Henry Beveridge, `John Calvin, Institutes of the Christian Religion`, 1845.

Calvin's cult. A poli-cracy.

by StFerdIII

 

Calvin was the 16th century successor to Luther`s protesting reformation against the institutional excesses of the Roman church. He was a very odd man indeed. Christianity at its core is a liberation liturgy. It frees your mind, your body, your spirit and imposes faith through reason and reason through faith. Not so with the more obtuse views of Luther and Calvin. While supporting almost all of the Lutheran program, Calvin extended Luther`s idea of `bonded will` to an extreme. Luther`s central idea was that only God`s will mattered and that will would manifest itself in human activity through piety, good works, and with individual introspective discipline. You could not buy an indulgence for instance, to expiate past sins, and you did not need a formalized popish church and bureaucratic hierarchy to interpolate your relationship with God. Follow the basic ideals of Christianity and subsume your will into the divine, and you could be saved. Such a concept in a rigid mind like Calvin`s was oil to fire.

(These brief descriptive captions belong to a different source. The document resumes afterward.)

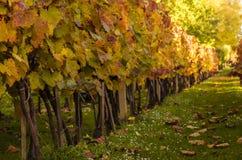 Colorful autumn vineyard Royalty Free Stock Image
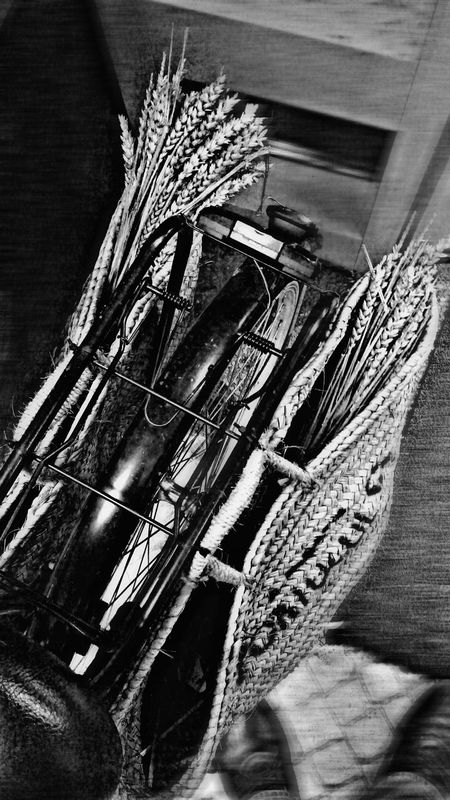 EyeEm Best Shots - Black + White B&w Photo B&w Photography B&w Bycicle Hanging Baskets Bycicle Old Eyeem Bycicle Showcase: January EyeEm Masterclass EyeEm Best Shots EyeEm The Best Shots Eyeemphotography Popular Photos Popular Photo Popular Check This Out Eye4photography  EyeEm Gallery Wheat Wheat Spikes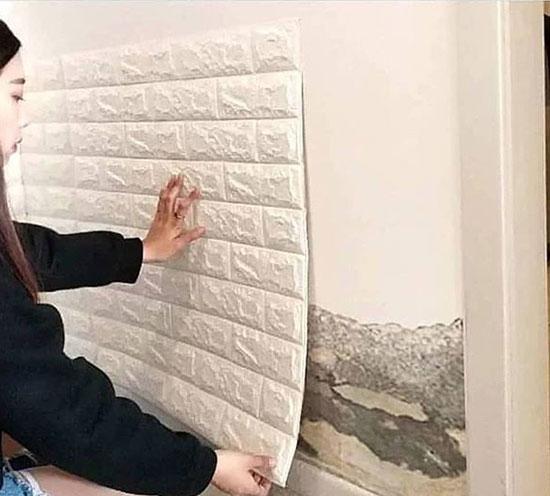 دیوارپوش Wall Plugs
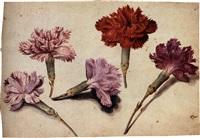 five clove pinks (study) by jacques le moyne (de morgues)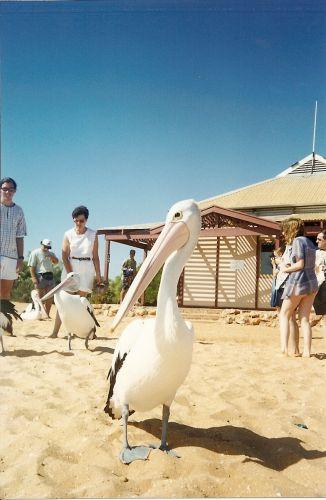 Zdjęcia: Monkey Mia, Australia Zachodnia, pelikan, AUSTRALIA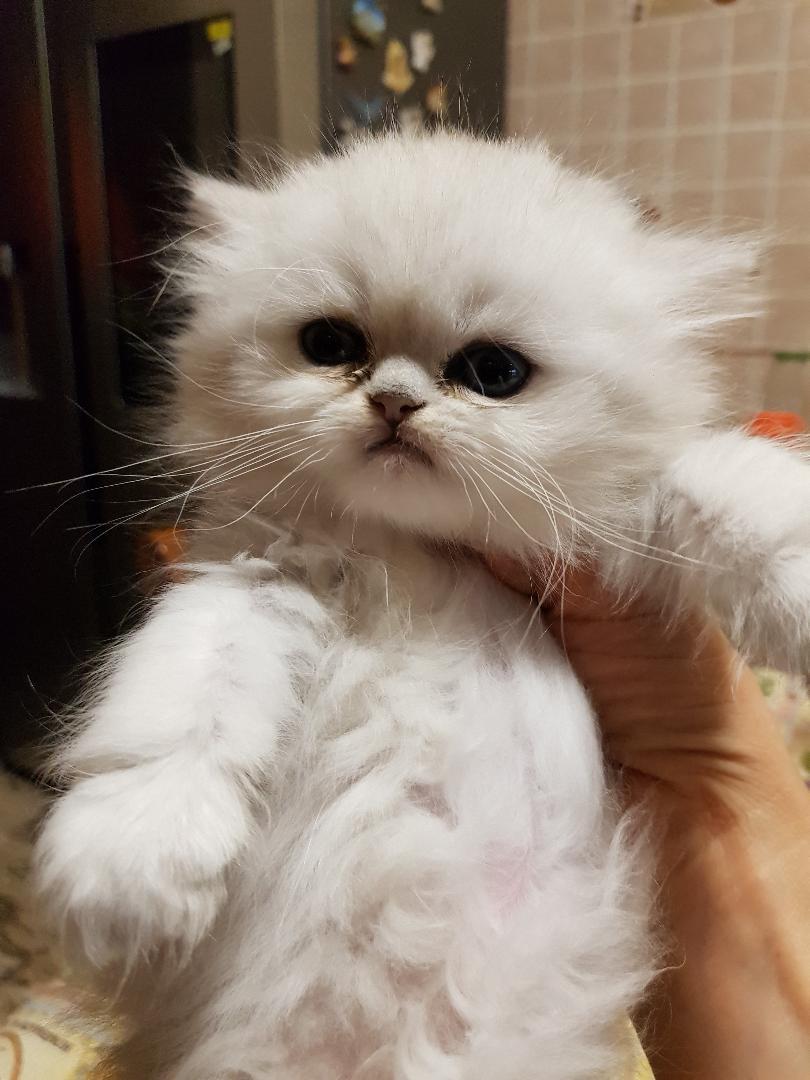 gatta persiana chinchilla' silver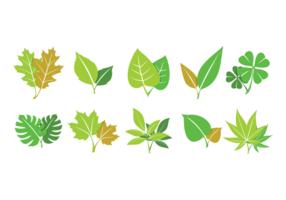 Collection vert des feuilles vecteur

By predestination we mean the eternal decree of God, by which he determined with himself whatever he wished to happen with regard to every man. All are not created on equal terms, but some are preordained to eternal life, others to eternal damnation; and, accordingly, as each has been created for one or other of these ends, we say that he has been predestinated for life or to death....

So spake Calvin quoted from Beveridge`s excellent book. Calvinism is akin to Islam in many ways. In both systems only the divine entity or idol has free-will. Even worse, he or it will decide everything including your after-life fate. If he likes you and shows through you good religious works and deeds you might be saved. If you are not of the elect group which he favors you are damned and consigned as rubbish in hell. Both Islam and Calvinism express a profound contempt for the individual.

But as the Lord seals his elect by calling and justification, so by excluding the reprobate either from the knowledge of his name or the sanctification of his Spirit, he by these marks in a manner discloses the judgement which awaits them.

This is very similar to Islam. God will anoint his chosen and make it apparent that they are blessed in their looks and deeds. Similarly those who are in his or its disfavor will be marked out and it will be clear to all that they have been preordainly damned. It matters not therefore, what you do, who you are, or what your character and morals are. God decides all. Such a theory is not only irreligiously immoral, it is quite insane.

But if it is plainly owing to the mere pleasure of God that salvation is spontaneously offered to some, while others have no access to it, great and difficult questions immediately arise....God by his eternal and immutable counsel determines once and for all those whom it was his pleasure one day to admit to salvation, and those whom, on the other hand, it was his pleasure to doom to destruction.

Calvin never answers the `great questions` about why a God would murder humans using predestination. His doctrine has little to do with spirituality or freedom. It is a poli-cracy and one designed to demagogue and control people. It neatly divides the world into two – the elected followers of Calvin versus the rest. This offers up illimitable possibilities for political-economic control by Calvin and the ruling elite. It forces people to follow the program of Calvinism and piously plead with God to be part of the elected cult. It demonizes the rest of society and categorizes non-members as unworthy, unjust, and doomed by God to hellfire. This makes it easier to wipe out your political and religious foes.

One of the benefices of the Enlightenment was to wipe away the vestiges of pre-destination. Indeed by the mid-18th century this had largely happened. Neither did Calvinism have much of a positive cultural impact as is sometimes argued by historians. Calvinist ideals did well in places like Scotland and Holland, but these states had long cultural legacies associated with so-called Calvinist attributes of industry, thrift, trade, and common-sense which long predates the madness of Calvin. In both Holland and Scotland Calvinism was essentially a political program which help secure religious and secular support against foreign enemies. One could argue quite convincingly that not many of the citizens took pre-destination that seriously.

It is also fair to say that on balance the protesting reformation set into motion by Luther and Calvin during the 16th century was of inestimable benefit to European development. No argument can be made against that fact. But it is also true that the extremities of Luther`s concepts led to the enslavement of people to religious totalitarianism which found its expression in Calvin. Destroying free-will, individuality, conscientious choice, and reason is irreligious and immoral. The point of a religious program is to free, not enslave. Any movement which uses predestination as its ordering mechanism for society is thus a cult. Calvinism was the last gasp of pre-modern cultish theology in Europe.